[Stored data]:
▼

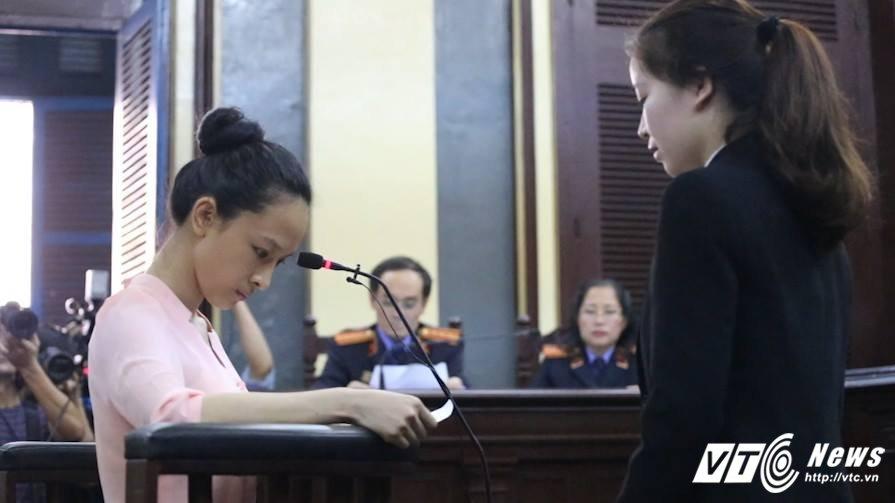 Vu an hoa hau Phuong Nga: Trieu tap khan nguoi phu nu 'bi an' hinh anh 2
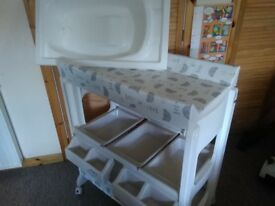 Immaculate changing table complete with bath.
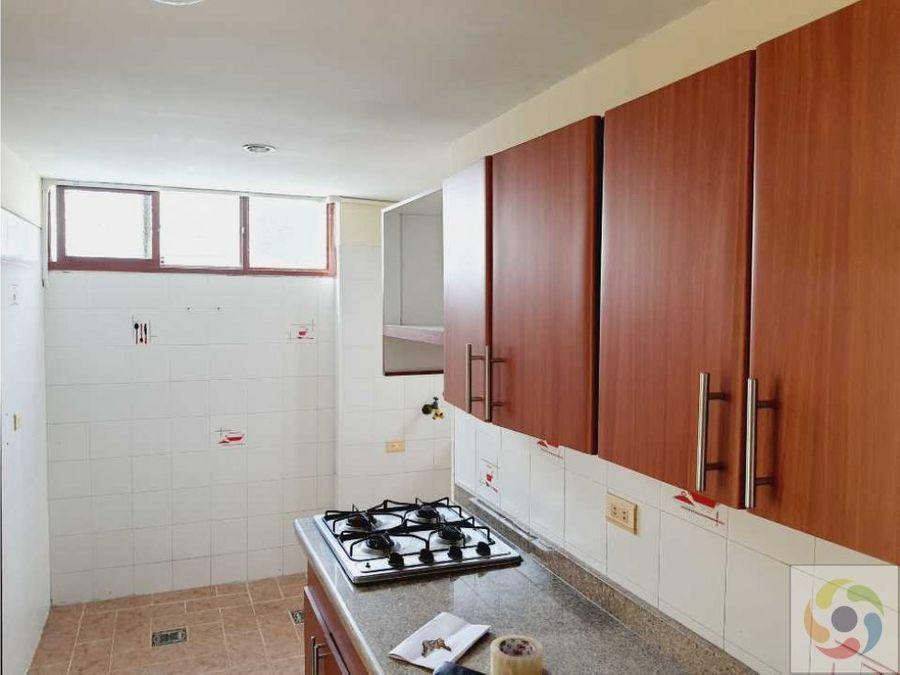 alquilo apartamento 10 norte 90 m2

▲

Please give all of the data again, exact and free of pictures.

 Vu an hoa hau Phuong Nga: Trieu tap khan nguoi phu nu 'bi an' hinh anh 2
 Immaculate changing table complete with bath.
 alquilo apartamento 10 norte 90 m2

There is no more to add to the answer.